Thanks Donie! Hard to believe it was designed for 200 students...
How did you get your information?
Laura
This school was opened in 1847 during the worst year of the great famine. It comprised two large rooms and was 68x18 feet with dry outside toilets and no running water. A timber partition separated the rooms and there was a fireplace at each gable. The school was built to accommodate 200 pupils but only 56 started there when it opened, due mainly to the famine. By the 1940's the school was no longer fit for purpose, the timber floors were rotting and the school was rat-infested so the local community sought a new school. They thought they were in a good position as Sean Moylan was Minister for Education and a number of locals fought beside him during the War of Independence. A deputation was told that there was not a hope as the country was broke and the only way was if the old school burned down. Sunday night Dec.14th 1952 was a cold miserable night with a good fall of snow. The school went up in flames and it was no loss other than the roll book. School resumed in Lombardstown dance hall on 7 Jan.1953 and the new and present school in Glantane was opened by Minister Sean Moylan on 3 Sept.1953
Donie O Sullivan 29.8.2021
Thanks Donie! Hard to believe it was designed for 200 students...
How did you get your information?
Laura
Laura
i attended that school from 1947 to 1956 and did a project on its history for the 50th anniversary of the opening of the new school in 1953,I visited the national archives ,contacted the Dept.of Education and researched the police files on their investigation of the incident..I also talked to two witnesses who saw the fire on their way home from a dance in Mallow in a hackney car and went to the site but it was beyond saving..The local curate announced off the altar that he or anybody connected with the campaign for a new school had anything to do with it. A fire from the previus Friday was most unlikely.however, two possibilities were that someone with a grudge dit it or more likely some vagabond took shelter there on that freezing ,snowy night and accidentally caused the fire.The Garda investigation yielded nothing.

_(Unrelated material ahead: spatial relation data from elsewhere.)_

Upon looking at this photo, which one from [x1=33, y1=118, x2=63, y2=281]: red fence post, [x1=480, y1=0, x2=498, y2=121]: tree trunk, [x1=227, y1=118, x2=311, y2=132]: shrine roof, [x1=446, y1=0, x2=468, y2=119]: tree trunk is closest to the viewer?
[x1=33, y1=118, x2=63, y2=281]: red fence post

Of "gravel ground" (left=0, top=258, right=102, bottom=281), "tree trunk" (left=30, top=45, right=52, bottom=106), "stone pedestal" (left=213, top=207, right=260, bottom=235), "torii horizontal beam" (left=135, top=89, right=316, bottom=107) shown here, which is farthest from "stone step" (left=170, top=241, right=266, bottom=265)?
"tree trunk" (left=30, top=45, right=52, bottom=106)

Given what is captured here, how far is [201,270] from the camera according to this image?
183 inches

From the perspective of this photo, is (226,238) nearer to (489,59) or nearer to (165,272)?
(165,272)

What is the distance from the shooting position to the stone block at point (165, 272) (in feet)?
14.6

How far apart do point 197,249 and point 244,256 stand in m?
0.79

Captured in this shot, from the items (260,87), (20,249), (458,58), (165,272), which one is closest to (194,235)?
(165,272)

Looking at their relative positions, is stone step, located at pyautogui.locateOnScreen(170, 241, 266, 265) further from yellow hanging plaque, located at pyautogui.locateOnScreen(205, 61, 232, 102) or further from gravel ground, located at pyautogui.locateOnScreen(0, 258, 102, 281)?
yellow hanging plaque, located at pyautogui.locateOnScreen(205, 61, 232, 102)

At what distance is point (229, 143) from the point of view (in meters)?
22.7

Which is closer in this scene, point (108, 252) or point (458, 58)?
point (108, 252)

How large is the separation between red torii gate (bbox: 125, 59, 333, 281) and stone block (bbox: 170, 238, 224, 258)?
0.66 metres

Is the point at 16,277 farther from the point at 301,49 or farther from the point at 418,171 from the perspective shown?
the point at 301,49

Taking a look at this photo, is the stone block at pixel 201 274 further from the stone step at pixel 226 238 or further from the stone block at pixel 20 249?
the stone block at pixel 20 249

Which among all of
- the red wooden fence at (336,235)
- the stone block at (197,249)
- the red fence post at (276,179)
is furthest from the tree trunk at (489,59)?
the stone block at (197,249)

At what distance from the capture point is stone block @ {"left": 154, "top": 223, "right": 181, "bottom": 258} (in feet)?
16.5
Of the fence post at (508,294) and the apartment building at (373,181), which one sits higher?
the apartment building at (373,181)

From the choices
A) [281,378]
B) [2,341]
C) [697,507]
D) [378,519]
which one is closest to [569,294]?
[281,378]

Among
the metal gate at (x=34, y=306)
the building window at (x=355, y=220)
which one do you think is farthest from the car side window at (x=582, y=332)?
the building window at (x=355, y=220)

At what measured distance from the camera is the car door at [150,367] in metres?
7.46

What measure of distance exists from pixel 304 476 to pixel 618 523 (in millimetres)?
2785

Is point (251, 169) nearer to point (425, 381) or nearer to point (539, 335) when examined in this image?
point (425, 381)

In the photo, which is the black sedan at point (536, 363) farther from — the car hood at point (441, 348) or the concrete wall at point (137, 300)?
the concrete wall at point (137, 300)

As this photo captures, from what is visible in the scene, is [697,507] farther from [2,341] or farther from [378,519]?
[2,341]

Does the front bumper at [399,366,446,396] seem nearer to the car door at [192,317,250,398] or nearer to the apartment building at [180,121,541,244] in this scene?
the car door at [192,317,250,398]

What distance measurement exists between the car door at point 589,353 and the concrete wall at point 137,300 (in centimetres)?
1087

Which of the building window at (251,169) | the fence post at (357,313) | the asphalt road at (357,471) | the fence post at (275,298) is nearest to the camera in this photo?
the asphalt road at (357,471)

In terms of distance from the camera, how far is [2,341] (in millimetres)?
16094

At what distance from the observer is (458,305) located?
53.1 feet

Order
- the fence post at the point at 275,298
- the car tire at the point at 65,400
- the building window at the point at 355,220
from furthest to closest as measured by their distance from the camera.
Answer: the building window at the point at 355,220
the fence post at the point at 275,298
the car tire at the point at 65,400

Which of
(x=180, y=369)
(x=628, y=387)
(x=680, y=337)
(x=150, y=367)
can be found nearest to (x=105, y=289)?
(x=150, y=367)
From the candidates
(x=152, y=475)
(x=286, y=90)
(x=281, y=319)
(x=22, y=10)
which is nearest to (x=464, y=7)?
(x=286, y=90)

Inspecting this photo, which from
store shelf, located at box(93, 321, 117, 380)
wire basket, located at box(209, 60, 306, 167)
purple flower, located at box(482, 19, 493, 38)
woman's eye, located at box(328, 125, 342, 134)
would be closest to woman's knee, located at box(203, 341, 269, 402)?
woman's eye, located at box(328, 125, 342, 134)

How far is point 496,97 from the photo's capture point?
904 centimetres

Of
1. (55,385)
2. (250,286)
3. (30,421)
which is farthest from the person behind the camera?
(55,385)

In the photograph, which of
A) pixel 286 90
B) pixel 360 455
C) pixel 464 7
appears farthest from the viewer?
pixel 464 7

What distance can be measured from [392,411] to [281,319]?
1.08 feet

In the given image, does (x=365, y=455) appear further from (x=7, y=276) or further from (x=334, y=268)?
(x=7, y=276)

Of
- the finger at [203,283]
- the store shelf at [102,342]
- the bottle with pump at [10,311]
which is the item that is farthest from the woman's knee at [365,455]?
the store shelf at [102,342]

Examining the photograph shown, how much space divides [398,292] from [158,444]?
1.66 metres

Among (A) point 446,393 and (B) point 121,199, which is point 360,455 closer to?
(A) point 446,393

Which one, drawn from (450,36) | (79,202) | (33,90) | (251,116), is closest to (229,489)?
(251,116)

I well remember trudging the 2 miles that morning in about 7 cms of snow to school and a farmer taking his milk to the local creamery told us to go home as the school was burned down but disblief turned to joy when we met others having turned back and we had an extra weeks holiday to put icing on the cake
I should point out that the school grounds were regularly used by the local branch of the Land League and by the Lombardstown Company of the Irish Volunteers when formed in 1917 for training purposes...
Donie
Great memories Donie. Thank you for sharing them.